Data Lake Platform provides a managed service using Kubernetes to provide integrated solutions (Data Flow, Data Transformation, Data As A Service) that ingests data from multiple data sources into a Data Lake. It provides the data workflow to orchestrate data transformation and data curation processes for analytics for business and operations.
It also provides the centralized data repository to store all structured and unstructured data at any scale for storing data as-is, without having first to structure the data and run different types of analytics—from dashboards and visualizations to big data processing, real-time analytics, and machine learning to guide better decisions. It provides Metadata (Catalog) Management to make data visible and easily accessible to consumers.
The Data Lake Platform eliminates extensive data modeling and ETLs normally required by the schema-on-write data warehouse solutions. Instead, The Data Lake Platform uses the schema-on-read solutions enabling fast data ingestion and consumption for both structured and unstructured data which increases the time-to-value for the fast-changing business requirement
Data Lake Platform allows a user using dpStudio UI to create an Enterprise Data Stack by configuring the data flow/transformation/repository/access settings.
Also, dpStudio allows a user to manage the lifecycle of Data Lake Stack (start, update, terminate) and monitor the runtime behavior of the Stack through build-in Observability features that monitor data usages and observe the internal health states of the components.
Data Lake Platform includes the following software components:
AWS EKS is used to provision stacks of Data Lake Platform using the customer's AWS account.
Google GKE is used to provision stacks of Data Lake Platform using the customer's Google account.
snapblocs provisions Data Lake Platforms following the well-architecture guides (i.e., AWS Well-Architected for AWS, Google Cloud Architecture Framework, etc.) for provisioning, configuring production-grade Kubernetes clusters and deploying workloads into the clusters. It provides benefits from patterns that have been used successfully for many customers in production environments. Also, snapblocs makes it easy to get started and easy to configure properly. Kubernetes is an open-source container-orchestration system for automating application deployment, scaling, and management. It is used to deploy selected Components. Kafka is used to building real-time data pipelines and streaming applications by integrating data from multiple sources and locations into a single, central Event Streaming Platform. Elastic is used to provide observability (monitoring, alerting, APM) for answering questions about what's happening inside the system by observing the outside of the system. Grafana is used to build visualizations and analytics to query, visualize, explore metrics, and set alerts for quickly identifying system problems to minimize disruption to services. StreamSets Data Collector is a low-latency ingest infrastructure tool used to create continuous data ingest pipelines using a drag and drop UI within an integrated development environment (IDE). It is used to ingest source data in-stream or batch to other data platforms such as Data Lake, on-prem, or cloud datacenter.

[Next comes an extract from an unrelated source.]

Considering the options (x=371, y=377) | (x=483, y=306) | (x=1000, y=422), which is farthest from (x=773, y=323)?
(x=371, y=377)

Dremio - Data lake engine that liberates your data with live, interactive queries directly on cloud data lake storage. Spark - open-source unified analytics engine for large-scale data processing. Spark provides an interface for programming entire clusters with implicit data parallelism and fault tolerance. Airflow - open-source workflow management platform to programmatically author and schedule their workflows and monitor them via the built-in Airflow user interface.